Support Vector Machine (SVM)
Train Support Vector Machine (SVM) to predict categorical outcomes
Finds the optimal hyperplane that separates classes with maximum margin.
When to use:
- Small to medium datasets
- High-dimensional data (many features)
- Clear margin between classes
- Need robust decision boundary
Strengths: Effective in high dimensions, memory efficient, versatile kernels Weaknesses: Slow on large datasets, sensitive to feature scaling, many hyperparameters
Model Parameters
C (default: 1.0) Regularization parameter. Controls trade-off between smooth boundary and classification accuracy.
- Low (0.01-0.1): Smooth boundary, may underfit
- Default (1.0): Balanced
- High (10-100): Tight boundary, may overfit
Kernel Transformation function:
- rbf: Radial basis function (default, handles non-linear)

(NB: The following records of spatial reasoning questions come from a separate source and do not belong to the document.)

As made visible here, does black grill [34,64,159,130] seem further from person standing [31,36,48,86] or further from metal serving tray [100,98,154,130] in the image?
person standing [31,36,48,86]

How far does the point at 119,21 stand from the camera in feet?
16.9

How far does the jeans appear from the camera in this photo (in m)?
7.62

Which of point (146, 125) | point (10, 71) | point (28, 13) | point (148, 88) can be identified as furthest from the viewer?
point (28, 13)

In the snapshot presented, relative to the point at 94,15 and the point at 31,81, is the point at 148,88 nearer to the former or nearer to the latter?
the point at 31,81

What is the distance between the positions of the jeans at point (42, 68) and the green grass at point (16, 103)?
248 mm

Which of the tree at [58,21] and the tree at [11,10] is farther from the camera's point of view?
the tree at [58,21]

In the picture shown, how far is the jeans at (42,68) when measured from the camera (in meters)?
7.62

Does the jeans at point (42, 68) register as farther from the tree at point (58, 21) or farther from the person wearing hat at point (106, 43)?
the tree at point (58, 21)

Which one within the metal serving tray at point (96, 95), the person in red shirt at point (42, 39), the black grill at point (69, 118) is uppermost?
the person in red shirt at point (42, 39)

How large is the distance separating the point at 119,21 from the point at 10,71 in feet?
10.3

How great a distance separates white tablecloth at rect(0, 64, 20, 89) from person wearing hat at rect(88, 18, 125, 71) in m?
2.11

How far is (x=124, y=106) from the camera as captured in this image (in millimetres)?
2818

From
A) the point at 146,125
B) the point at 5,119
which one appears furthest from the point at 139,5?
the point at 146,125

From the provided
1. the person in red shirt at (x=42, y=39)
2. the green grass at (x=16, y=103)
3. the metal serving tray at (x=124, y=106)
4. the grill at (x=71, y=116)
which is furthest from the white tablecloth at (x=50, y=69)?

- linear: For linearly separable data (faster)
- poly: Polynomial kernel (flexible but slow)
- sigmoid: Similar to neural network activation
Gamma Kernel coefficient for rbf/poly/sigmoid:
- scale: 1 / (n_features * X.var()) (default)
- auto: 1 / n_features
- Custom value: Higher = more complex boundary
Degree (for poly kernel) Polynomial degree (default: 3).
Class Weight
- None: Treat all classes equally
- Balanced: Adjust for imbalanced classes
Random State (default: 42) Seed for reproducibility.